Hacker News new | past | comments | ask | show | jobs | submit login
Google Needs Sex (nytimes.com)
59 points by McKittrick on Jan 11, 2011 | hide | past | favorite | 38 comments



Here we see a search engine in his native habitat, foraging the fields of the world wide web for his sustenance, advertising targets. These beautiful lumbering beasts play an important part in the ecosystem, processing great quantities of flora and excreting them into little packets for the creatures further down the chain.

Master of his niche and with no natural predators, the mighty search engine's greatest threat is the ongoing habitat destruction by Mankind, as slash and burn development techniques replace the verdant fields of pages with cheap plastic knockoffs and gaudy littering, which the mighty search engine haplessly consumes, but grows fat and slow from gorging on the empty calories. If this practice is not soon ended, the search engines may have to be placed on the endangered species list.

But hark! What's that sound? A female search engine in the throes of heat has entered the clearing! Her mating call reaches deep into the soul of the male search engine... "ACK kwire! ACK kwire!" and the male must have her. He unfurls his spectacular page index count to impress the female, and truly this is a virile male, for his index count easily reaches into the trillions! A rare specimen indeed. The female is impressed and approaches the male to exchange their algorithmic details. Soon the deed is done and satiated, the male wanders off in disinterest. Soon four or five baby search engines will be born, each of which to thrive in the harsh environment of the web must eventually kill and consume their parents, a difficult feat that no baby search engine has accomplished in many years, but such is the harsh reality of the untamed wilderness.

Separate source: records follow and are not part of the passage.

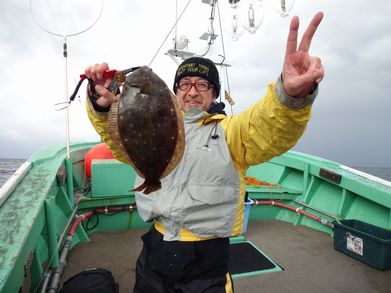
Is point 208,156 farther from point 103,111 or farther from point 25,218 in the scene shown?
point 25,218

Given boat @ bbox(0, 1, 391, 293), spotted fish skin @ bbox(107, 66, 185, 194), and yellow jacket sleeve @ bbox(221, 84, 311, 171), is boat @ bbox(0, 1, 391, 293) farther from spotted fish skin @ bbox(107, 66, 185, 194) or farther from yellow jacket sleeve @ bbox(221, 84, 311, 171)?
yellow jacket sleeve @ bbox(221, 84, 311, 171)

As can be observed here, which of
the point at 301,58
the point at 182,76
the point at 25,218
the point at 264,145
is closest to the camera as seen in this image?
the point at 301,58

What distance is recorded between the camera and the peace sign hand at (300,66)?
4.57 feet

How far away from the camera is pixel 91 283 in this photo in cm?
252

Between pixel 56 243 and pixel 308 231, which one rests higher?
pixel 56 243

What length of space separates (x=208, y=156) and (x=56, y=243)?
2005mm

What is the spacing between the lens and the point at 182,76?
2379mm

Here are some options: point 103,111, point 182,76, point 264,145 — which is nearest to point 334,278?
point 264,145

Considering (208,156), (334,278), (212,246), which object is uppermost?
(208,156)

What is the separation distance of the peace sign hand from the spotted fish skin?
65 cm

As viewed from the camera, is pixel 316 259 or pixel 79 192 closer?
pixel 316 259

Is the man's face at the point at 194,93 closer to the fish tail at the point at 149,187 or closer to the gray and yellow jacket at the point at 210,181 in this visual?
the gray and yellow jacket at the point at 210,181

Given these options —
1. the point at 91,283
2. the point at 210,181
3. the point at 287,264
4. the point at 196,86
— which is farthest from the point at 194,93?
the point at 287,264

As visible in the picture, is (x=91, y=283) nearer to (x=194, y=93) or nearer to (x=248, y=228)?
(x=194, y=93)
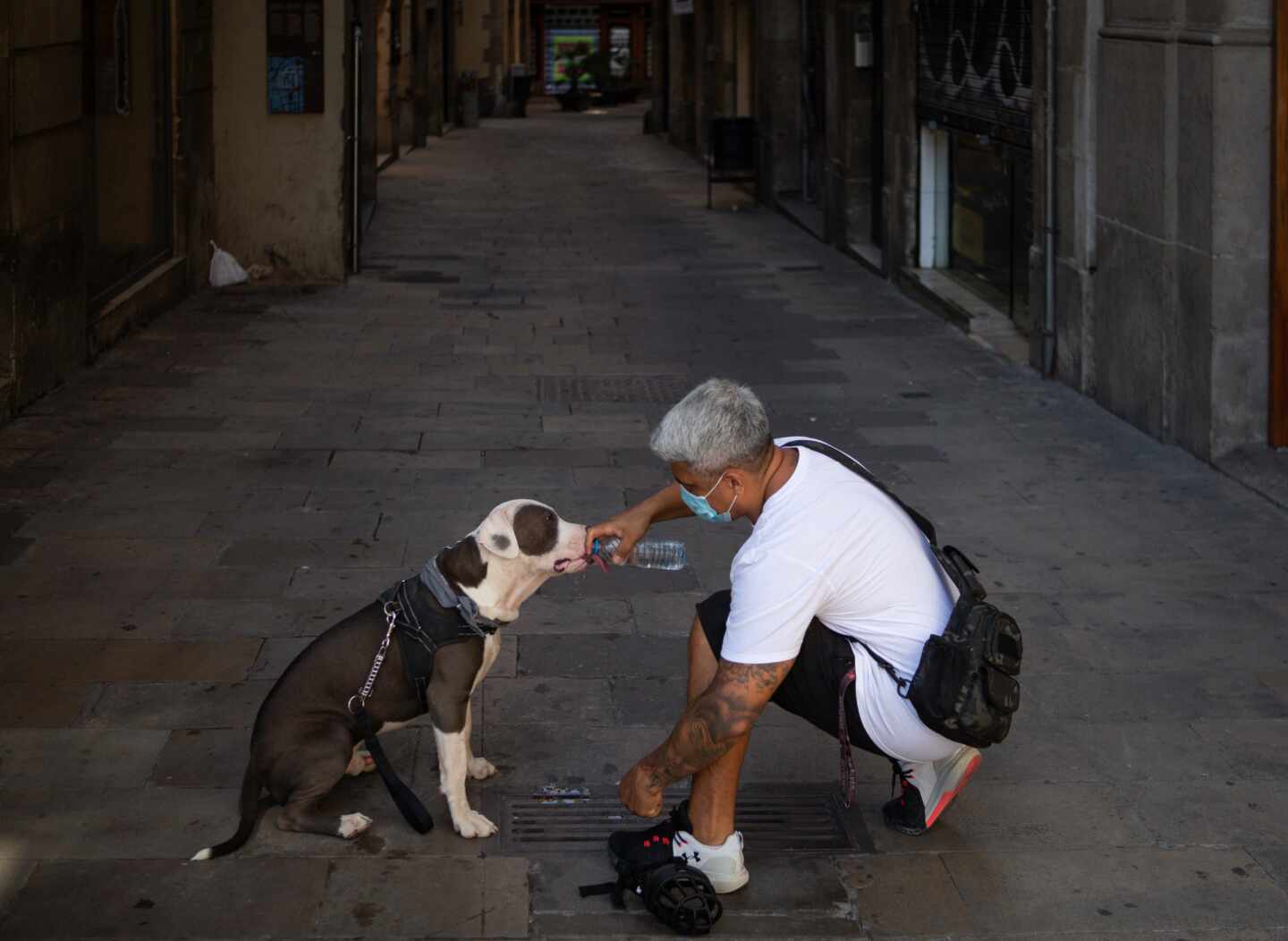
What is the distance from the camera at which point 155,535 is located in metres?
7.83

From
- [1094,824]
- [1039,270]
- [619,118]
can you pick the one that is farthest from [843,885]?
[619,118]

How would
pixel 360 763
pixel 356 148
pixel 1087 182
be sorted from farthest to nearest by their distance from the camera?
pixel 356 148, pixel 1087 182, pixel 360 763

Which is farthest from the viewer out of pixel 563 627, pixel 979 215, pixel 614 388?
pixel 979 215

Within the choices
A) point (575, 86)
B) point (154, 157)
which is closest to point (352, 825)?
point (154, 157)

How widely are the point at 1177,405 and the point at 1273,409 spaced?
577 mm

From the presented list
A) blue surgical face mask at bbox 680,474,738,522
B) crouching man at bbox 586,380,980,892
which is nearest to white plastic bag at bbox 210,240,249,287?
crouching man at bbox 586,380,980,892

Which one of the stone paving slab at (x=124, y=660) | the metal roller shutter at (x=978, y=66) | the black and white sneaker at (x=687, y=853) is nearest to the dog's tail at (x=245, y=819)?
the black and white sneaker at (x=687, y=853)

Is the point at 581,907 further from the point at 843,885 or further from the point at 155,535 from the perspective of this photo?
the point at 155,535

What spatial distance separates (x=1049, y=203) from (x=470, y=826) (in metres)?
7.55

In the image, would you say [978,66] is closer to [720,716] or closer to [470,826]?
[470,826]

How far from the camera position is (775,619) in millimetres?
4219

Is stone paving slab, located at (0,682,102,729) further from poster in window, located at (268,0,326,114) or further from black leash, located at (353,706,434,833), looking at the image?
poster in window, located at (268,0,326,114)

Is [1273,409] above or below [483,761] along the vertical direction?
above

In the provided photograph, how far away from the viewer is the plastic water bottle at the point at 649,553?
4.94 m
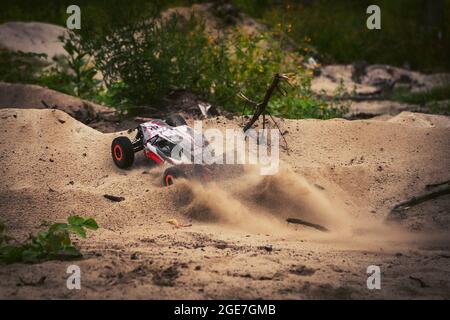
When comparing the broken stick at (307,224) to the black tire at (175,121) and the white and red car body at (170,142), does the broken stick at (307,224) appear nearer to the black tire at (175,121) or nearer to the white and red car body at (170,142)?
the white and red car body at (170,142)

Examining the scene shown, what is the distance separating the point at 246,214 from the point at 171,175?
72 cm

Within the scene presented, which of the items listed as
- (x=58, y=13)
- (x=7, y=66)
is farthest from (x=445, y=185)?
(x=58, y=13)

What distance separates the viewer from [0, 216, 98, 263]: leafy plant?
13.0ft

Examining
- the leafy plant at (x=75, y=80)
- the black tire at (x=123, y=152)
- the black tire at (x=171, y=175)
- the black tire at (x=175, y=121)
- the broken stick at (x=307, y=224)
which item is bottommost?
the broken stick at (x=307, y=224)

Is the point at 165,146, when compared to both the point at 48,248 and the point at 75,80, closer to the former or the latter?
the point at 48,248

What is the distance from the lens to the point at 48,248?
159 inches

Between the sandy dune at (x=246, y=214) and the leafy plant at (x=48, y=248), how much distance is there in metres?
0.09

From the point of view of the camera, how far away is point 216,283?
3719 mm

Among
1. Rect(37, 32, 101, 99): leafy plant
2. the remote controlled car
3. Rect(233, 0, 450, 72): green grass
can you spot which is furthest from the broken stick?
Rect(233, 0, 450, 72): green grass

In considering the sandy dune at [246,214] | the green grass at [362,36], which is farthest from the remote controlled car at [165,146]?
the green grass at [362,36]

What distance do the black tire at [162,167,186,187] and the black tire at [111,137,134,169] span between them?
0.53m

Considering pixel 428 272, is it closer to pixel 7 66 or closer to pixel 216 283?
pixel 216 283

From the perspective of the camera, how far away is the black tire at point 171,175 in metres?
5.46

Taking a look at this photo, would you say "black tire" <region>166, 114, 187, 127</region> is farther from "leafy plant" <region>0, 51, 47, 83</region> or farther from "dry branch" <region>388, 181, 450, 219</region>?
"leafy plant" <region>0, 51, 47, 83</region>
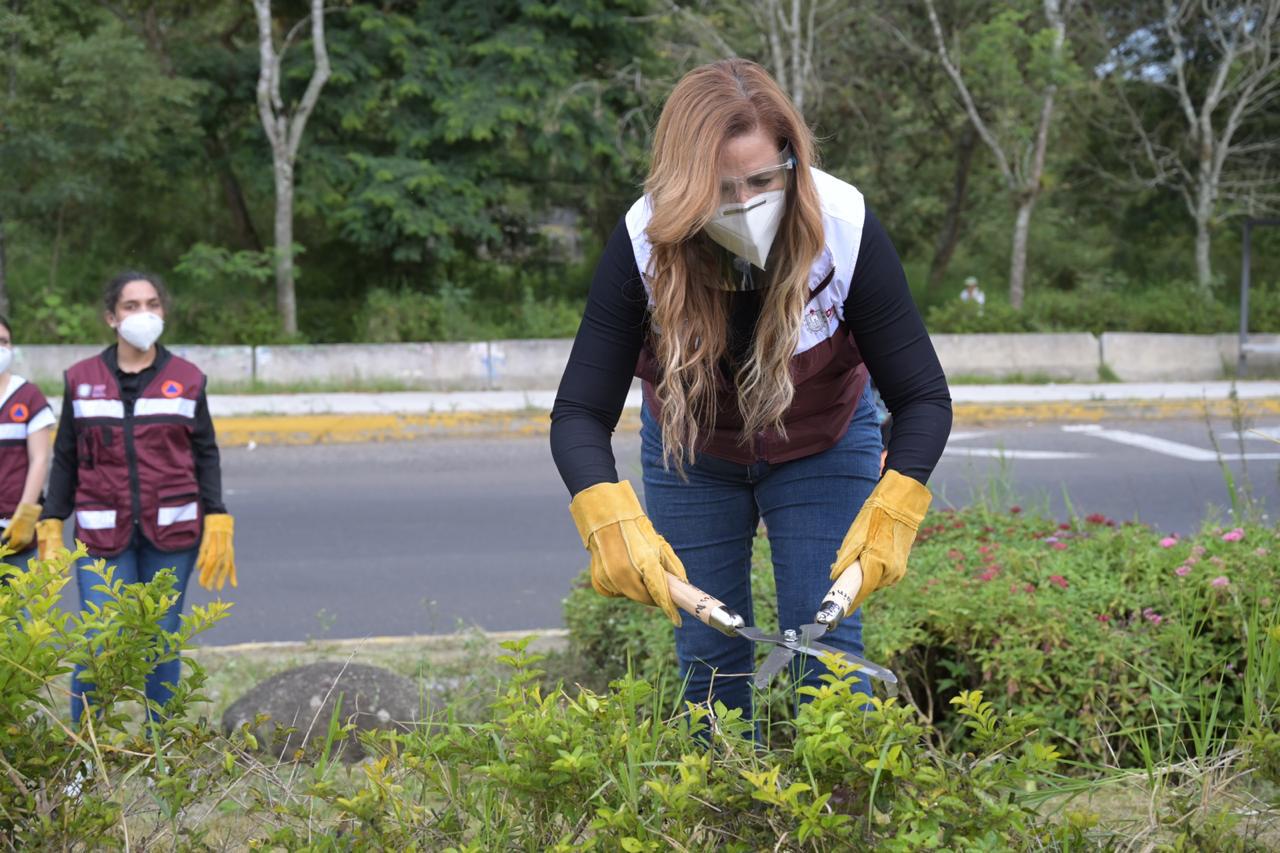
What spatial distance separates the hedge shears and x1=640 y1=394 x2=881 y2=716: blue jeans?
0.29m

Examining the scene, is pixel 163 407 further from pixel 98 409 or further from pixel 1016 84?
pixel 1016 84

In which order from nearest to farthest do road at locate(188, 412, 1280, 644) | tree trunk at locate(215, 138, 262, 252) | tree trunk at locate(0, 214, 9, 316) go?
road at locate(188, 412, 1280, 644), tree trunk at locate(0, 214, 9, 316), tree trunk at locate(215, 138, 262, 252)

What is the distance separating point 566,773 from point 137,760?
714 millimetres

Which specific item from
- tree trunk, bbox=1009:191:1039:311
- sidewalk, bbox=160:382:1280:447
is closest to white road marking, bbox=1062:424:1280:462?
sidewalk, bbox=160:382:1280:447

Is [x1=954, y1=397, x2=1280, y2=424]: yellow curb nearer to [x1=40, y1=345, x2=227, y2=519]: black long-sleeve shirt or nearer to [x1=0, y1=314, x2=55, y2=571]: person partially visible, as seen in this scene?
[x1=40, y1=345, x2=227, y2=519]: black long-sleeve shirt

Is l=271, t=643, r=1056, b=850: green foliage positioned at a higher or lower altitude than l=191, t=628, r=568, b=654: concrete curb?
higher

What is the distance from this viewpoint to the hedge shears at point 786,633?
2.20 metres

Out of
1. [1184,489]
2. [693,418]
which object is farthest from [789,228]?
[1184,489]

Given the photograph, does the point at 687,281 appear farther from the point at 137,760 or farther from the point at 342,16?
the point at 342,16

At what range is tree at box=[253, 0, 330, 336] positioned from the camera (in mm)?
14320

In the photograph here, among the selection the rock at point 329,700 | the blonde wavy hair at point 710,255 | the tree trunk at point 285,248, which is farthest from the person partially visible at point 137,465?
the tree trunk at point 285,248

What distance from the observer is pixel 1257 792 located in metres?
2.31

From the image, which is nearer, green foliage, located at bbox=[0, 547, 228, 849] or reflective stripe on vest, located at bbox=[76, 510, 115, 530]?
green foliage, located at bbox=[0, 547, 228, 849]

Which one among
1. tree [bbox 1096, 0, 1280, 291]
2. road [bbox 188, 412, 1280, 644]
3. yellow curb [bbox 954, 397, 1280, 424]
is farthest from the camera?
tree [bbox 1096, 0, 1280, 291]
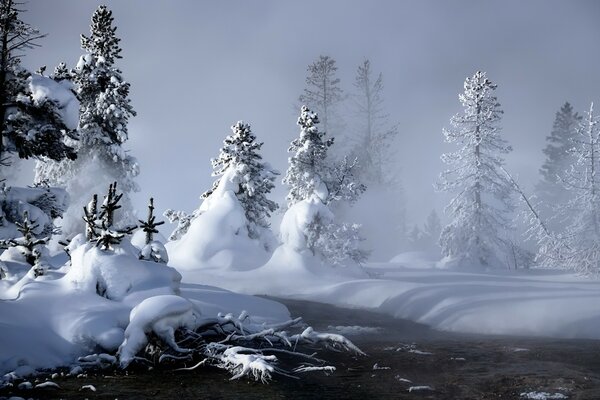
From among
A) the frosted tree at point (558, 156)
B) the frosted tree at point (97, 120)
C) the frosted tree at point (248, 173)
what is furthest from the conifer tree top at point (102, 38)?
the frosted tree at point (558, 156)

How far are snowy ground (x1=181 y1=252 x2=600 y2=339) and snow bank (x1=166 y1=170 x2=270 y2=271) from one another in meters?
1.45

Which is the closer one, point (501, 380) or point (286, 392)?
point (286, 392)

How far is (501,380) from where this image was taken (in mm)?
A: 8930

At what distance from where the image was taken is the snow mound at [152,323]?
31.1 feet

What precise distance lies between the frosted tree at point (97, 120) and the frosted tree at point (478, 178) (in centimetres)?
2011

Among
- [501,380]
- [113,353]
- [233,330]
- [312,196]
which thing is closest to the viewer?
[501,380]

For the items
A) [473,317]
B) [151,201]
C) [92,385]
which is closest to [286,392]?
[92,385]

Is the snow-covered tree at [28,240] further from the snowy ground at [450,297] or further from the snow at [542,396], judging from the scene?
the snow at [542,396]

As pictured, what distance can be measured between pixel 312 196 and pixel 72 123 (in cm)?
1529

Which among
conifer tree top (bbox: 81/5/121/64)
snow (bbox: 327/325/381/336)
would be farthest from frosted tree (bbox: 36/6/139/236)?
snow (bbox: 327/325/381/336)

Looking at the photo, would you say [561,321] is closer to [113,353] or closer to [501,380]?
[501,380]

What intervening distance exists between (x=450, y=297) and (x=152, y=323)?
1149cm

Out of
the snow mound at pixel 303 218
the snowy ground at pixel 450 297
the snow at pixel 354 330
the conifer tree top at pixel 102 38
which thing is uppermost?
the conifer tree top at pixel 102 38

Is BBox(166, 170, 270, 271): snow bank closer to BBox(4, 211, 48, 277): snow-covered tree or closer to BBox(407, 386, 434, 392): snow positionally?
BBox(4, 211, 48, 277): snow-covered tree
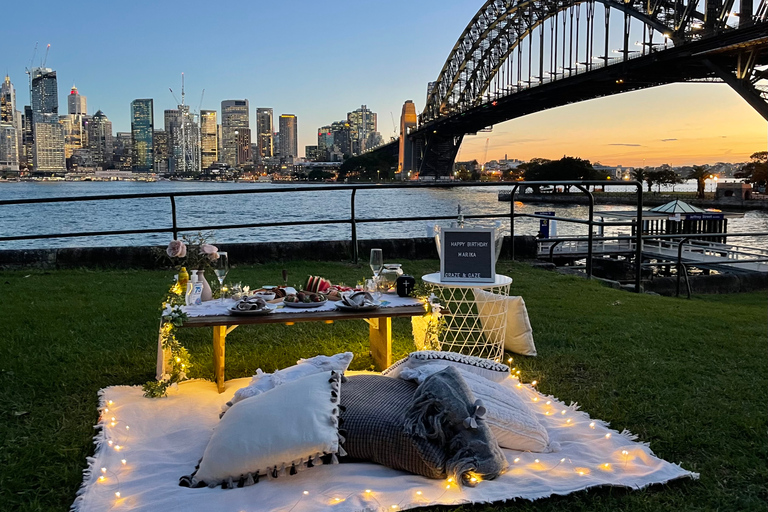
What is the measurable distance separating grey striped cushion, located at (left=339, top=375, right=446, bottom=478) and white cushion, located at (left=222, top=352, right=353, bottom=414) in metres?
0.52

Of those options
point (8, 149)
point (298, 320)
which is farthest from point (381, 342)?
point (8, 149)

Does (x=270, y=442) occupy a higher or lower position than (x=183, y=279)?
lower

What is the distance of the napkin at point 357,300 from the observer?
385 centimetres

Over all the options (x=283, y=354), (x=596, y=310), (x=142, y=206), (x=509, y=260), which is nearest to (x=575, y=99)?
(x=509, y=260)

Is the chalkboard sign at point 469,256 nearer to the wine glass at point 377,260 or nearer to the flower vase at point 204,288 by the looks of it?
the wine glass at point 377,260

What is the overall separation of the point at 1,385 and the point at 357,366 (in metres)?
2.33

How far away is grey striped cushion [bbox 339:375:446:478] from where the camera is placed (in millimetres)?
2686

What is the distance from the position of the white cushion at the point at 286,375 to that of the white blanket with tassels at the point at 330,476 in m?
0.30

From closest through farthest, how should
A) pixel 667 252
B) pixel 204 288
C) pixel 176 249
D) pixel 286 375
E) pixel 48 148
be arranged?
pixel 286 375 < pixel 176 249 < pixel 204 288 < pixel 667 252 < pixel 48 148

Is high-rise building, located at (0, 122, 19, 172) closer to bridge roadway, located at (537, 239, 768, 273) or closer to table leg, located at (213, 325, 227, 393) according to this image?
bridge roadway, located at (537, 239, 768, 273)

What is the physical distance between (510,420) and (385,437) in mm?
650

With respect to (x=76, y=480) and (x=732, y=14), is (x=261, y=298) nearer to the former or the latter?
(x=76, y=480)

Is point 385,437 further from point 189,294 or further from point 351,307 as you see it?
point 189,294

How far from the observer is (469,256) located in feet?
15.3
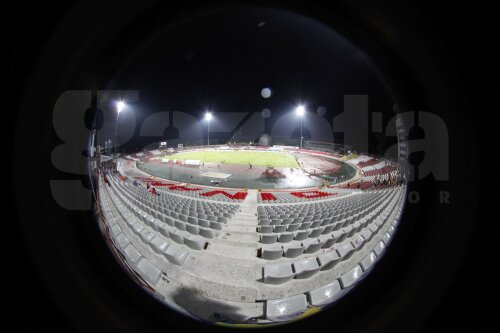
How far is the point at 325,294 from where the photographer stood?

Tune in next week when we'll follow the adventures of the cutest little baby search engine as he grows, encounters his first clickbot, and acquires his first distracting side business, all before facing his first mortal threat of acquisition by the trophy-seeking megacorporate hunter who wishes to gut the young search engine and turn it into the something to hang on his intranet to impress his fellow megacorporates.


Bravo! You, sir, are an artist.

[Edit] What I originally wanted to comment on is that the metaphor this article uses seems invalid. Google is no stationary target. I presume the engineers working there are not just sitting around getting massages all day long.


This is quite possibly the dumbest article about technology I've seen in a mainstream publication.

What Google really needs is a willingness to accept a way higher threshold of false negatives in weeding out content. I'd love to have a "known good" version of Google that risked leaving out some content. Let's start by banning all .info domains along with any that include a hyphen.


> This is quite possibly the dumbest article about technology I've seen in a mainstream publication.

Come on, it's in the NYTimes & by Paul Krugman (an economist) - not bad for that combination. After reading lots of articles by technologists, you need to remember to temper your expectations when you visit the website of a mainstream publication.

That said, his theory isn't entirely false - Google may actually need some "outside" ideas to mix in with their own. Then again, perhaps (my instinct says probably) they've been doing that for years, and the spammers are just evolving faster.


You mean former economist. He's now a columnist and since seems to have abandoned most of his critical thinking skills.


Google has plenty of great ideas. What they lack -- is execution in most of these projects. For example, anti-spam efforts at blogger.com is a joke.


You and the article are saying the same thing. But the author of the article is presenting the same kinds of ideas in the form of a metaphor that's easy to understand for his intended audience. That's ok, right? It's the same kind of thing discussed in this article from HN the other day http://news.ycombinator.com/item?id=2079473 .


So you just want Google to keep raising and raising the threshold? You know that can't last forever, right?


What the author is saying, as I understand it, is that Google needs a way to mix up their algo's so they aren't easily "gamed" by scammers and spammers.

The question is not whether Google is doing this actively but how fast and decisively they do this as well as what specific issue they deem as priority to address.

Google's algo, as I understand it, is an array of knobs that are turned up and down to increase or decrease impact of various factors such as domain age, incoming links, quality of content, etc. Google is always adjusting these knobs and adding/removing knobs. The goals of adjusting these knobs are obviously only known by Googlers but what is clear to many is that the sole object of adjusting these knobs in not to make the results pages more relevant. Don't get me wrong... they definitely care about relevancy (or they wouldn't have the trust of millions) but they are a public company with obligations to meet so they must take many factors into account when making adjustments.

The point? The sex (aka variation over time) that the author refers to will likely come from adjusting existing knobs and introducing new knobs such as social authority, locality, etc... but it doesn't necessarily mean that problems of relevance as we see it will get fixed through these variations. Google will take into account a number of factors when deciding what problems they want to solve and to what extend.

</rambling>


> what is clear to many is that the sole object of adjusting these knobs in not to make the results pages more relevant.

You're implying there is a sole objective. There isn't. And if there was one, it would most certainly be to maximise relevancy.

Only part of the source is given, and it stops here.